READING PASSAGE
_ _ _
Personal information
- Full name: Stephen Leslie Reed
- Date of birth: 18 June 1985 (age 40)
- Place of birth: Barnstaple, England
- Position: Midfielder

Youth career
- 1998–2002: Yeovil Town

Senior career*
- Years: Team / Apps / (Gls)
- 2002–2006: Yeovil Town / 9 / (0)
- 2004: → Forest Green Rovers (loan) / 7 / (0)
- 2005: Woking (loan) / 6 / (0)
- 2005: → Aldershot Town (loan) / 5 / (0)
- 2006: → Torquay United (loan) / 11 / (0)
- 2006–2007: Torquay United / 15 / (0)
- 2007: Tiverton Town / 1 / (0)
- 2007: Weston-super-Mare / ? / (?)
- 2007–2008: Cambridge United / 38 / (1)
- 2008–2009: Weymouth / 32 / (1)
- 2009–2010: Macclesfield Town / 0 / (0)
- 2009: → Grays Athletic (loan) / 1 / (0)
- 2009–2010: → Weymouth (loan) / 19 / (5)
- 2010–2011: Chelmsford City / 19 / (5)
- 2011–2013: Weymouth / 89 / (6)
- 2013: Tiverton Town / 5 / (0)
- 2013: Bideford
- 2014: Ilfracombe Town
- 2014: Holsworthy
- 2014–2018: Bideford
- 2018–2019: Barnstaple Town
- 2019–2020: Bideford

= Stephen Reed (footballer) =

English footballer

Stephen Leslie Reed (born 18 June 1985) is an English footballer who plays as a midfielder.

==Career==
Reed was born in Barnstaple, Devon and began his career as a trainee with Yeovil Town, turning professional in September 2002. He made his Conference debut in April 2003, as a substitute in a 4–0 away win against Dagenham & Redbridge, his only appearance as Yeovil won promotion to the Football League. His league debut came in November 2003, Reed was sent off late in the game as Yeovil lost 2–1 to Bury, Bury's winner coming just two minutes after Reed's dismissal.

In October 2004, Reed joined Forest Green Rovers on loan, spending two months with the Nailsworth side. Further loan spells followed the next season, in August 2005 with Woking and the following month with Aldershot Town. In March 2006 he joined Torquay United on loan, moving to Plainmoor on a free transfer at the end of the season.

Reed left Torquay by mutual consent on 16 February 2007, joining Tiverton Town the same day. He later joined Weston-super-Mare until the end of the season. On 17 May 2007, Reed signed for Conference National side Cambridge United.

In July 2008, he joined Weymouth. He left the club on 23 April 2009 due to an "internal club matter." but joined Macclesfield Town on 21 May 2009. He joined Conference National club, Grays Athletic on a one-month loan in November 2009. In December 2009, Reed joined his former club Weymouth on a one-month loan to get match fitness, a deal which was extended on 16 January 2010, until the end of the 2009–10 season. He was released by the club, along with 10 other players at the end of the 2009–10 season.

He signed for Chelmsford City in July 2010, but was released by the club in February 2011 after 5 goals in 23 league matches, and re-signed for Weymouth.

In the summer of 2013 he rejoined Tiverton Town. He then joined Bideford in October 2013.
_ _ _
(Phrase grounding data)
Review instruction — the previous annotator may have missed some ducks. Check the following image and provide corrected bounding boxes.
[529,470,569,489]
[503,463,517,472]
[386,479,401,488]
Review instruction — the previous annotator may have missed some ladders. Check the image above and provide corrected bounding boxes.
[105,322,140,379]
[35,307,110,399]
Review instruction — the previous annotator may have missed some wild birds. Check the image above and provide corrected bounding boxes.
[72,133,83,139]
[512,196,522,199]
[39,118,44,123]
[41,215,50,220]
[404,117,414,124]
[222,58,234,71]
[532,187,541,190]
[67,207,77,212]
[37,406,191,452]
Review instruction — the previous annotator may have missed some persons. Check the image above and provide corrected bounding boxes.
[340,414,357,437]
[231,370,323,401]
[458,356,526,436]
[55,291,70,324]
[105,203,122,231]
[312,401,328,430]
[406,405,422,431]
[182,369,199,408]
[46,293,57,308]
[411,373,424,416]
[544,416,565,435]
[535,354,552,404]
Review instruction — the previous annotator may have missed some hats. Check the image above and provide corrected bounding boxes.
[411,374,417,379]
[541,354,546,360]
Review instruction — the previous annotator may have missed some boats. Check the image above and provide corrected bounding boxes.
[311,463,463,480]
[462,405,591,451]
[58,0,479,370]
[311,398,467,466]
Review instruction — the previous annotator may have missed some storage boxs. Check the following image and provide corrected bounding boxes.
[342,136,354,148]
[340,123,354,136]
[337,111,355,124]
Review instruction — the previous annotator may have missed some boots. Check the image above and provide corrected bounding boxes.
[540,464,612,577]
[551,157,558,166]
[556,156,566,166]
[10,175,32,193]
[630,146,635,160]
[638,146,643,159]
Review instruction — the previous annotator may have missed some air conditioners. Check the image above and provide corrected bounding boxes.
_ _ _
EXERCISES
1. From the passage on Stephen Reed, extract the portion from "- 2007: Tiverton" to "(loan) / 1 / (0)".
2. According to the passage on Stephen Reed, on what date did Reed sign for Cambridge United?

ANSWERS PER TASK
1.
- 2007: Tiverton Town / 1 / (0)
- 2007: Weston-super-Mare / ? / (?)
- 2007–2008: Cambridge United / 38 / (1)
- 2008–2009: Weymouth / 32 / (1)
- 2009–2010: Macclesfield Town / 0 / (0)
- 2009: → Grays Athletic (loan) / 1 / (0)

2. 17 May 2007